Control of noise in the workplace
Our acoustic technicians carry out full monitoring and assessment of employee noise exposures, in accordance with the current Noise at Work Regulations. Individual tasks/jobs are assessed for risk of hearing damage and specific advice is then provided on any actions that may be required.
Today we travelled to Whitley Lodge in the North of England, in order to carry out an assessment of occupational exposure to noise. The property we attended was a factory that specialises in the production of electronic healthcare components. The main production building had an open plan layout and is subdivided into; automatic board assembly, manual board assembly, soldering area, final build, non-dispersed area, service centre, storage areas and several offices and welfare facilities. The factory employs approximately 80 employees in the production area and their total exposure time during a working day is considered to be 8 hours and 45 minutes.
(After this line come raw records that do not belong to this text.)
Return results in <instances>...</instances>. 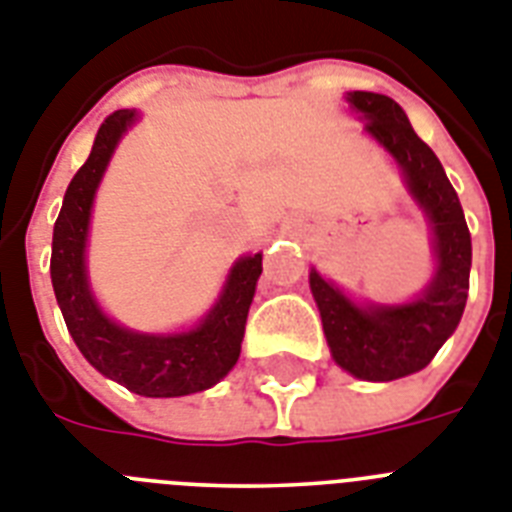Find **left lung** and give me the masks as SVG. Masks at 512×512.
<instances>
[{
  "label": "left lung",
  "mask_w": 512,
  "mask_h": 512,
  "mask_svg": "<svg viewBox=\"0 0 512 512\" xmlns=\"http://www.w3.org/2000/svg\"><path fill=\"white\" fill-rule=\"evenodd\" d=\"M346 101L367 122L364 132L398 163L411 197L432 226L435 244V276L406 304L362 307L315 268L309 270V289L338 367L359 380L390 382L427 367L458 328L468 296L471 234L440 158L416 135L406 111L393 98L367 90H351Z\"/></svg>",
  "instance_id": "left-lung-1"
}]
</instances>
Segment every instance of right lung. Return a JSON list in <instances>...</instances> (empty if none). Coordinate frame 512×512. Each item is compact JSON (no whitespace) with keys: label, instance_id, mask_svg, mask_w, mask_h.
Here are the masks:
<instances>
[{"label":"right lung","instance_id":"1","mask_svg":"<svg viewBox=\"0 0 512 512\" xmlns=\"http://www.w3.org/2000/svg\"><path fill=\"white\" fill-rule=\"evenodd\" d=\"M137 119V111L119 109L96 135L88 161L72 176L54 223L51 283L67 330L93 367L127 390L148 398H176L213 388L239 359L247 312L263 273V255L239 257L223 283L218 302L192 330L150 336L122 328L103 315L90 291L85 268L90 210L114 148Z\"/></svg>","mask_w":512,"mask_h":512}]
</instances>
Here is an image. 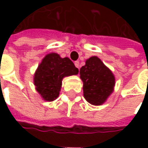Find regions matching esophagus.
Masks as SVG:
<instances>
[{
	"label": "esophagus",
	"instance_id": "1",
	"mask_svg": "<svg viewBox=\"0 0 148 148\" xmlns=\"http://www.w3.org/2000/svg\"><path fill=\"white\" fill-rule=\"evenodd\" d=\"M75 66H77L78 69L80 68V62H79V61H76L75 62Z\"/></svg>",
	"mask_w": 148,
	"mask_h": 148
}]
</instances>
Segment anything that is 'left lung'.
<instances>
[{"instance_id": "obj_1", "label": "left lung", "mask_w": 148, "mask_h": 148, "mask_svg": "<svg viewBox=\"0 0 148 148\" xmlns=\"http://www.w3.org/2000/svg\"><path fill=\"white\" fill-rule=\"evenodd\" d=\"M80 75L83 82L84 97L91 105H102L113 92L114 77L97 57L86 60V65L80 69Z\"/></svg>"}]
</instances>
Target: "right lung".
Segmentation results:
<instances>
[{
  "mask_svg": "<svg viewBox=\"0 0 148 148\" xmlns=\"http://www.w3.org/2000/svg\"><path fill=\"white\" fill-rule=\"evenodd\" d=\"M78 69L68 58H62L58 53L45 56L35 72L34 82L43 99L53 101L59 95L63 77L77 75Z\"/></svg>",
  "mask_w": 148,
  "mask_h": 148,
  "instance_id": "obj_1",
  "label": "right lung"
}]
</instances>
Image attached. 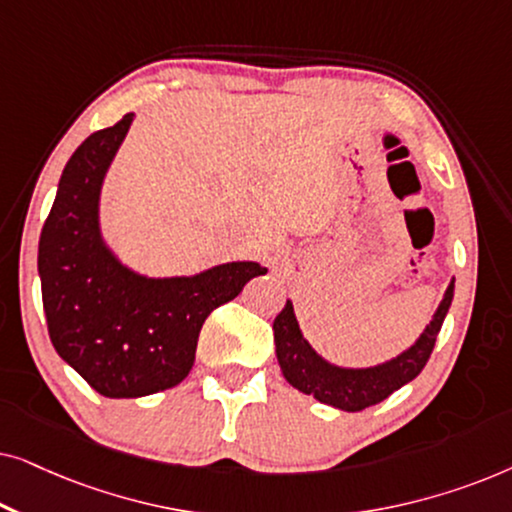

Conducting the noise assessment
Our surveyor measures the noise exposure with the help of specialist equipment. The equipment we used in this assessment was a B&K precision sound level meter type 2236, class 1.
Our surveyor took measurements of A-weighted sound pressure levels and C-weighted peak sound pressure levels at the employees’ ear position, while they were carrying out typical work operations. We are then able to calculate the daily personal exposure from the measured noise levels and the length of time the employee is likely to be exposed to the noise.
Once the assessment had been conducted we were able to conclude that all employees working in the production area are likely to be exposed to a daily or weekly personal noise exposure level below the lower action value of 80 dB(A).
Our recommendations to minimise exposure to noise within the workplace
In order to keep employees’ exposure to noise at a minimum we recommend that this assessment should be reviewed an updated if circumstances in the workplace alter, for example if machinery is repositioned, replaced or new machinery installed. If circumstances do not change it is still important that the risk assessment is carried out every two years.
To comply with the current Noise Regulations, employers have a duty to inform and train any employees who are exposed to noise at or above the Lower action value of 80dB(A) about the dangers from exposure to excessive noise. This also applies to any temporary staff as they could also be at risk.